Monas Bukan Tempat Gantung Anas

Gambar

Tentunya masih teringat beberapa waktu yang lalu ketika Anas Urbaningrum dengan lantangnya mengatakan, “Satu rupiah saja Anas korupsi Hambalang, gantung Anas di Monas!”. Pernyataan itu pun sontak menarik perhatian. Semua seolah memiliki hak untuk berkomentar dan memberikan tanggapan. Monas dan Anas naik ke permukaan berita.

Saat ini Anas telah ditahan dan kasus terus bergulir, namun biarkan Monas tetap pada fungsinya. Monas bukan tempat untuk gantung Anas atau gantung siapapun. Monas bukan tempat untuk eksekusi hukuman bagi siapapun. Monas harus tetap pada fungsi dan peruntukannya sebagai ruang terbuka hijau sekaligus  sebagai ruang publik. Ruang yang semakin hari terasa semakin sulit ditemui.
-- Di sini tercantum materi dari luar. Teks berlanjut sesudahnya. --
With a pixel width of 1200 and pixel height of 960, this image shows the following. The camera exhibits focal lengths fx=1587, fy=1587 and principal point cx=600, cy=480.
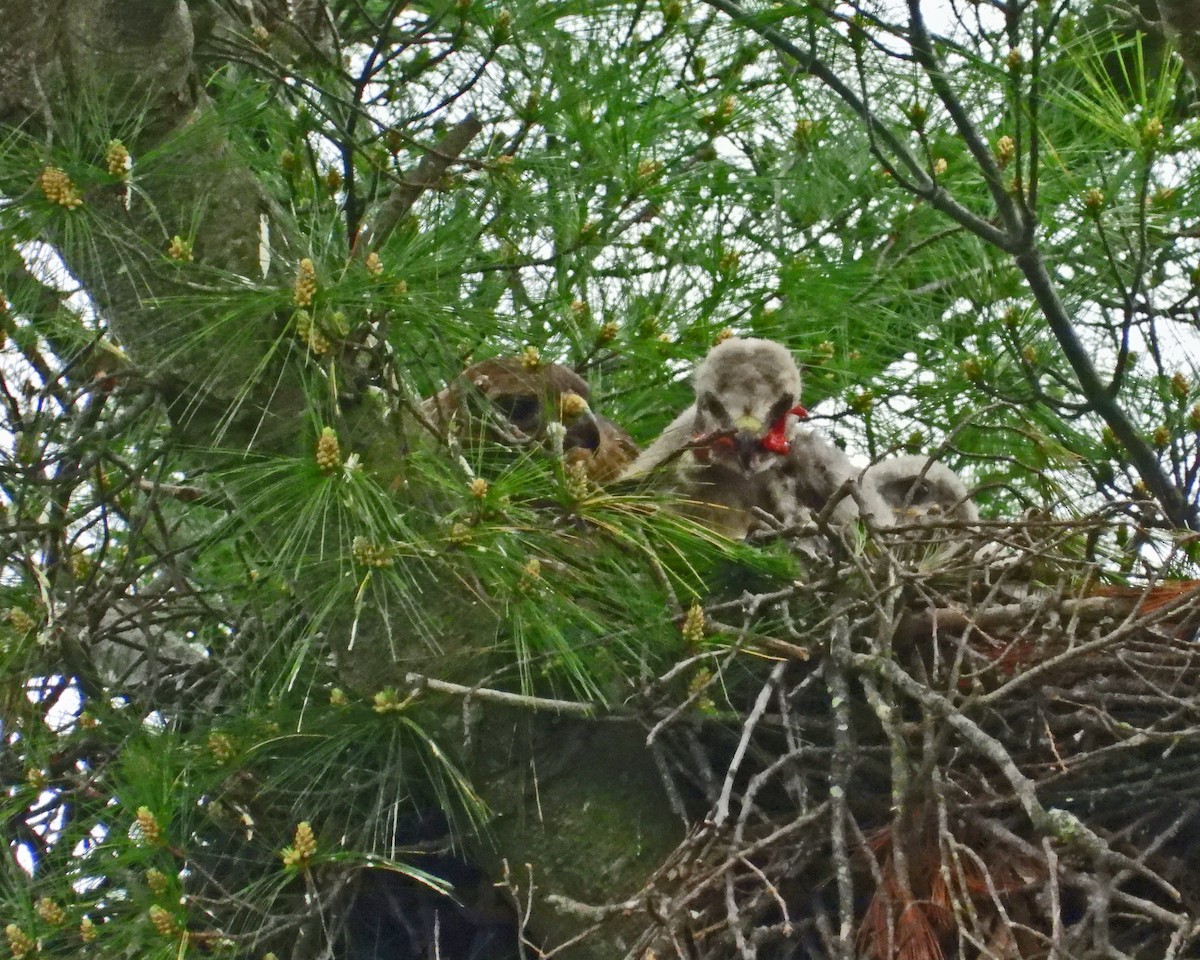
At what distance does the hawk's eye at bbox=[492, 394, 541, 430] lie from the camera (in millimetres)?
4012

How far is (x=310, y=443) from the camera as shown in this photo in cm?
276

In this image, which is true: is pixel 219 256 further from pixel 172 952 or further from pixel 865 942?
pixel 865 942

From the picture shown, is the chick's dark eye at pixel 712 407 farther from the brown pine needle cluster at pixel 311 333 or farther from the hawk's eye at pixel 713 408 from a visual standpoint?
the brown pine needle cluster at pixel 311 333

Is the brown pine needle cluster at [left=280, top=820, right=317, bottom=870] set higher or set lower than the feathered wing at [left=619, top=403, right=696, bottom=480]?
lower

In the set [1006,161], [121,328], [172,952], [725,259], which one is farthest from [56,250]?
[1006,161]

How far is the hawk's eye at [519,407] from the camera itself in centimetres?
401

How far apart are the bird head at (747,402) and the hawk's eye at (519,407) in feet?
1.43

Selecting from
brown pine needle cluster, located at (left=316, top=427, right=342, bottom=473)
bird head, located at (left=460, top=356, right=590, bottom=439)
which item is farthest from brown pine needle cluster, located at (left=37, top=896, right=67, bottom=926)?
bird head, located at (left=460, top=356, right=590, bottom=439)

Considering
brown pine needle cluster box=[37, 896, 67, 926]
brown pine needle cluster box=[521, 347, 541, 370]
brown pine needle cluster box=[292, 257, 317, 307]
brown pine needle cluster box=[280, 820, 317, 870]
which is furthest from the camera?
brown pine needle cluster box=[521, 347, 541, 370]

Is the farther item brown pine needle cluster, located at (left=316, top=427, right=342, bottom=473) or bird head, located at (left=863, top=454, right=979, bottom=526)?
bird head, located at (left=863, top=454, right=979, bottom=526)

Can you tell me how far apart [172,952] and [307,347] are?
43.2 inches

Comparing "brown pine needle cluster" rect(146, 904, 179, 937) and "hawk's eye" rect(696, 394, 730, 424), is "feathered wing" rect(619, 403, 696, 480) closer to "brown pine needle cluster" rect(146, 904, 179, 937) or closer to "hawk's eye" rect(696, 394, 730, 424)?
"hawk's eye" rect(696, 394, 730, 424)

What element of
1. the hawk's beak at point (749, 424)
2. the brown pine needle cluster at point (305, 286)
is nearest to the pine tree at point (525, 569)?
the brown pine needle cluster at point (305, 286)

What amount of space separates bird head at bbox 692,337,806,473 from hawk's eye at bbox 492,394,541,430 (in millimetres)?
435
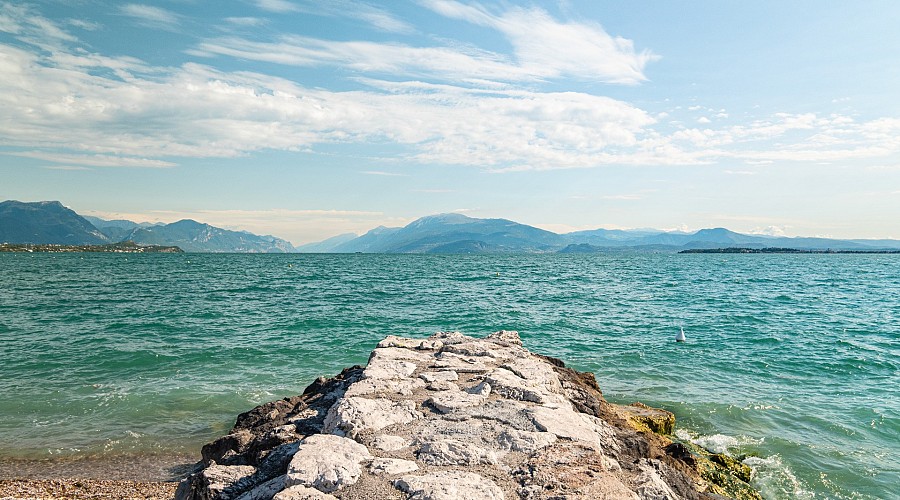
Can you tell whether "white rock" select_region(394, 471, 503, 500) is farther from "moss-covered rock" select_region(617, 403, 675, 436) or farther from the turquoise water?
the turquoise water

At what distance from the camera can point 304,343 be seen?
69.0 ft

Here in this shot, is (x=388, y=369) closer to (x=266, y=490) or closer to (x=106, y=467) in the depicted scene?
(x=266, y=490)

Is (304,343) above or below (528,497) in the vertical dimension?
below

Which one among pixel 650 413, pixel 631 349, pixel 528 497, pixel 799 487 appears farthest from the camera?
pixel 631 349

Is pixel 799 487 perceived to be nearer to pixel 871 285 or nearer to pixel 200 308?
pixel 200 308

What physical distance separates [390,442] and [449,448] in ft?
2.46

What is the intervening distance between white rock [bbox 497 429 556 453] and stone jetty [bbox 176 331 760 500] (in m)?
0.01

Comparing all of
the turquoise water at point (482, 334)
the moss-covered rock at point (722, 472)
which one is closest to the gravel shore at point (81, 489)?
the turquoise water at point (482, 334)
Tidak usah heran, berdasarkan data yang ada, saat ini Jakarta hanya memiliki ruang terbuka hijau seluas 9,8% dari total luas Jakarta. Untuk mencapai besaran 16 % seperti yang diamanatkan dalam Rencana Detail Tata Ruang (RDTR) DKI Jakarta, masih diperlukan tambahan 6 %  ruang terbuka hijau. Jakarta masih memerlukan upaya yang sangat keras untuk menggapai angka tersebut. Sebagai gambaran, dengan total luas wilayah DKI Jakarta 661,52 km2, setiap tambahan 1% RTH, dibutuhkan lahan seluas 6,6 km2. Bahkan jika mengikuti aturan yang tercantum dalam UU No. 26 Tahun 2007 tentang Penataan Ruang, seharusnya ruang terbuka hijau yang disediakan 30 %, yang terdiri dari 20 % RTH publik dan  10 % RTH privat. Artinya, PR Jakarta masih jauh lebih berat lagi. Jakarta harus berupaya untuk menyediakan ruang terbuka hijau yang lebih luas lagi.

Gambar

Gambar

Sabtu pagi yang lalu, menyempatkan diri untuk berolah raga, sekedar joging di seputar Monas. Jakarta sedang dalam cuaca yang sangat cerah. Lalu lintas di Sabtu pagi belum terlalu menggeliat. Mungkin warga Jakarta sebagian masih terlelap dalam tidurnya, menyambut libur panjang akhir pekan.

Gambar

Memasuki pelataran Kawasan Monas, langsung dihadapkan pada kenyataan yang membuat miris. Fungsi Monas sebagai ruang terbuka hijau dan sebagai ruang publik seolah telah memiliki interpretasi yang salah kaprah. Mata seolah dihadapkan pada kenyataan, bahwa pelataran Monas telah benar-benar difungsikan sebagai “ruang publik” dalam arti yang keliru. Pelataran sekitar Monas seakan menjadi ruang bagi siapapun warga/publik yang ingin turut hidup dan meneruskan kehidupannya di sana. Beberapa keluarga terlihat berkegiatan dan tidur di sana. Di sini lah salah kaprahnya. Ruang publik bukan berarti dapat dimiliki/dikuasai seenaknya oleh publik. Kalau begini, sudah berganti fungsi menjadi ruang privat bagi sebagian orang yang tidur dan tinggal di sana. Entah siapa yang patut disalahkan. Mungkin mereka tidak memiliki pilihan yang lebih baik.

Gambar

Tidak terlalu jauh dari sana, masih di seputaran Monas, perasaan miris semakin menjadi. Di pagi yang cerah itu, mata kembali dibuat tidak nyaman dengan pemandangan yang terpampang. Lebih dari sepuluh taksi tampak terparkir tak beraturan di area luar Monas. Yang lebih menyedihkan, sampah teronggok di mana-mana. Tersebar seolah menjadi penghias jalanan. Inilah Kota Jakarta, sebuah Kota Metropolitan yang masih berbudaya kampung.

Gambar

Gambar

Tidak berhenti di sana, aneka pedagang kaki lima dengan jumlah yang cukup banyak terus merangsek ke jalan. Sudah mulai mengokupasi badan jalan. Saat ini mungkin tidak terlalu mengganggu. Tapi, saya yakin, bila terus dilakukan pembiaran, akan mendatangkan permasalahan yang lebih besar di kemudian hari. Siapa yang akan bertanggung jawab?

Gambar

Ah sudahlah, tidak usah terlalu larut. Ini saatnya untuk menikmati indahnya sore. Saatnya untuk mengerjakan berbagai hal lainnya. Jangan sampai aneka pemandangan tersebut merusak hari.  Selamat sore… Salam. (Del).